BEGIN Raw data

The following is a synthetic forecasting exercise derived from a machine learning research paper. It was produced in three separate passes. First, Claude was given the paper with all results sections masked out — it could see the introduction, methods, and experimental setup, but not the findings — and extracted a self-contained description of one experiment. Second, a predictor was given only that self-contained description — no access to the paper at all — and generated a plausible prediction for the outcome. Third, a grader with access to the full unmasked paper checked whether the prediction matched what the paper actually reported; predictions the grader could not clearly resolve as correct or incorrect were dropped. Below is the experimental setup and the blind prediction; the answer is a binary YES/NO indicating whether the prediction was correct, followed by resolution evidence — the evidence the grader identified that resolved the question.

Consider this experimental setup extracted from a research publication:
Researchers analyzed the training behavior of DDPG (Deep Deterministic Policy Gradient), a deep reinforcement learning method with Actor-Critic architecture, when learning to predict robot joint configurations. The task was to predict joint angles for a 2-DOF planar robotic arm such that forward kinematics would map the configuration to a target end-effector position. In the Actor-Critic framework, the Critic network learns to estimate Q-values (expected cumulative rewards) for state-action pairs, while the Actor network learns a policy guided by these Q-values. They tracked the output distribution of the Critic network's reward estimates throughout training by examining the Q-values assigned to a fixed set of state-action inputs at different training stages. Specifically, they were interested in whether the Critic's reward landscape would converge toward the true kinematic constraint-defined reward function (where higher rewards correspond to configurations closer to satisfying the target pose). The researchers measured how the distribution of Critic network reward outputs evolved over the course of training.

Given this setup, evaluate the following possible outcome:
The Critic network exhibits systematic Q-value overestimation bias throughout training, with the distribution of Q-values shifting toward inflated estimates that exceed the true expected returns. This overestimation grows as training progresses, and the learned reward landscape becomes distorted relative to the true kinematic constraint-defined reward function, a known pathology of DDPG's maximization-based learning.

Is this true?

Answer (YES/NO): NO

END Raw data

▶ Exercise instructions:
Using the records above, please repeat the line with "Given this setup, evaluate" and every line after it exactly, and give no other text.

▶ Exercise solution:
Given this setup, evaluate the following possible outcome:
The Critic network exhibits systematic Q-value overestimation bias throughout training, with the distribution of Q-values shifting toward inflated estimates that exceed the true expected returns. This overestimation grows as training progresses, and the learned reward landscape becomes distorted relative to the true kinematic constraint-defined reward function, a known pathology of DDPG's maximization-based learning.

Is this true?

Answer (YES/NO): NO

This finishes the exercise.